┌─ RECORDS FOR PROCESSING

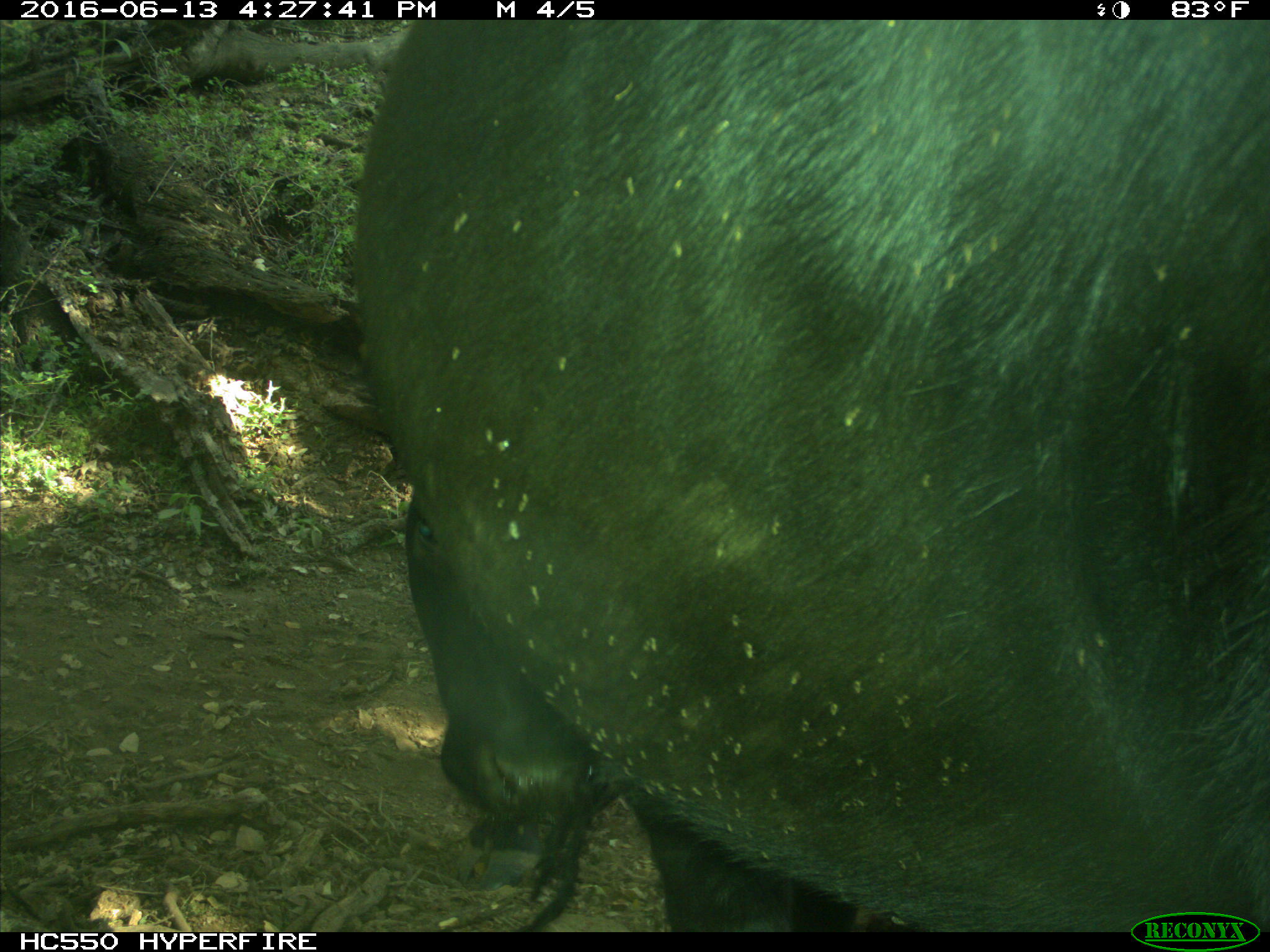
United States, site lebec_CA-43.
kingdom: Animalia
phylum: Chordata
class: Mammalia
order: Artiodactyla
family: Bovidae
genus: Bos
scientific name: Bos taurus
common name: domestic cow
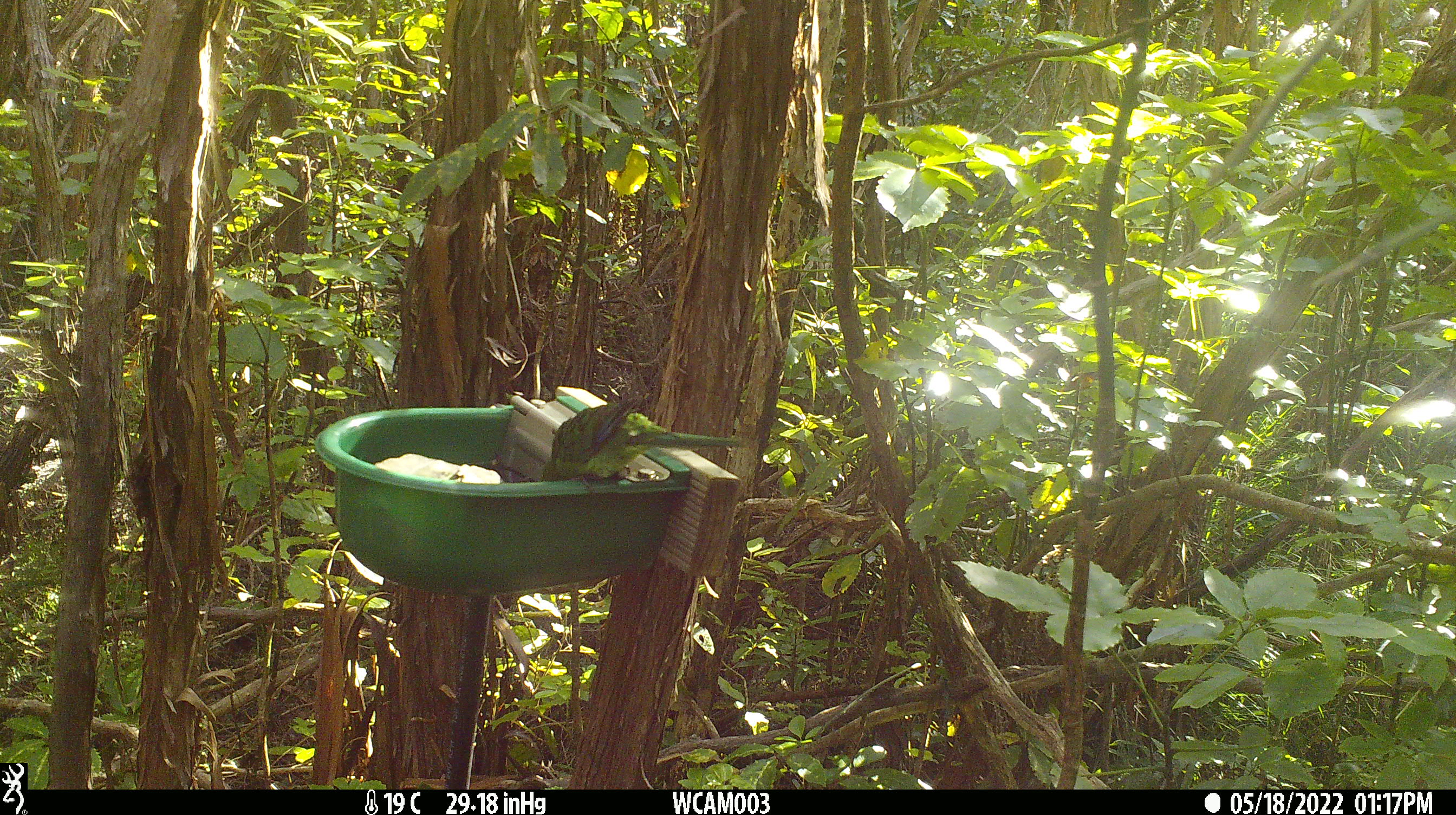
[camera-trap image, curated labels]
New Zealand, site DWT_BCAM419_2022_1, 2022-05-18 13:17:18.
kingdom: Animalia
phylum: Chordata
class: Aves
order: Psittaciformes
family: Psittaculidae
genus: Cyanoramphus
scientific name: Cyanoramphus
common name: parakeet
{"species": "parakeet (Cyanoramphus)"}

└─

## TO DO
All of the entries above should be copied exactly, with the images left out.

## FINAL ANSWER
United States, site lebec_CA-43.
kingdom: Animalia
phylum: Chordata
class: Mammalia
order: Artiodactyla
family: Bovidae
genus: Bos
scientific name: Bos taurus
common name: domestic cow
[camera-trap image, curated labels]
New Zealand, site DWT_BCAM419_2022_1, 2022-05-18 13:17:18.
kingdom: Animalia
phylum: Chordata
class: Aves
order: Psittaciformes
family: Psittaculidae
genus: Cyanoramphus
scientific name: Cyanoramphus
common name: parakeet
{"species": "parakeet (Cyanoramphus)"}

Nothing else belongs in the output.